Modern science using ancient pieces of genetic machinery to study, fight disease
By Susan Trulove
Related story: The "interfering scientists" at the Vector-Borne Disease Research Group at Virginia Tech
As life evolved, survival tactics were fierce. One life form would not only invade another’s space, but also their bodies and very cells. Billions of years later, diseases that kill and sicken millions of people and animals are a result of the evolutionary deal made between mosquitoes and the pathogens they harbor and transmit. Scientists are discovering that evolution has also provided tools for interfering with disease transmission.

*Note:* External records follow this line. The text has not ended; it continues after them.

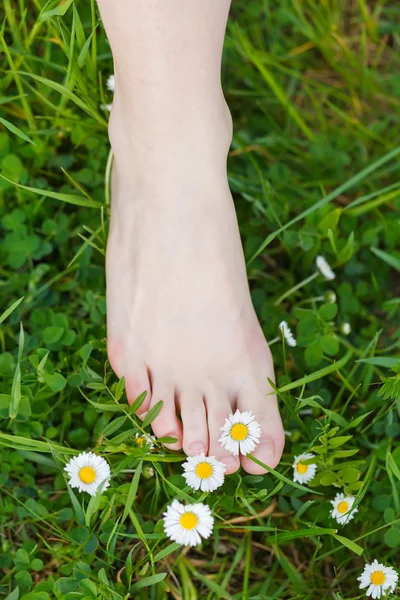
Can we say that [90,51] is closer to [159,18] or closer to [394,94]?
[159,18]

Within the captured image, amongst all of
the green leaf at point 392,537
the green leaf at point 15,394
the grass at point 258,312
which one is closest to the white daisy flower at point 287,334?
the grass at point 258,312

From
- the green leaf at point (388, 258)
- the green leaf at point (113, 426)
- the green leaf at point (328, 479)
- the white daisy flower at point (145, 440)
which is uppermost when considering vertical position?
the green leaf at point (388, 258)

Members of the Vector-Borne Disease Research Group at Virginia Tech are using ancient pieces of genetic material as tools to explore the mosquito immune system and are among researchers across the world experiment- ing with ways to engineer mosquitoes so they cannot play host to pathogens.
In the late 1940s, Barbara McClintock discovered jumping genes in the genome of maize (1983 Nobel Prize). In recent decades, with scientists sequencing the genomes of all manner of plants, animals, and bugs, the library of genomic information has grown and the ability to compare its details has advanced. It is now known that jumping, or transposable, gene sequences are common to many kinds of creatures. “If you look at the genome as an ecological system, these transposable elements are different lineages that co-evolved with the rest of the genome,” says Jake Tu, associate professor of biochemistry and a member of the Vector Borne Disease Research Group.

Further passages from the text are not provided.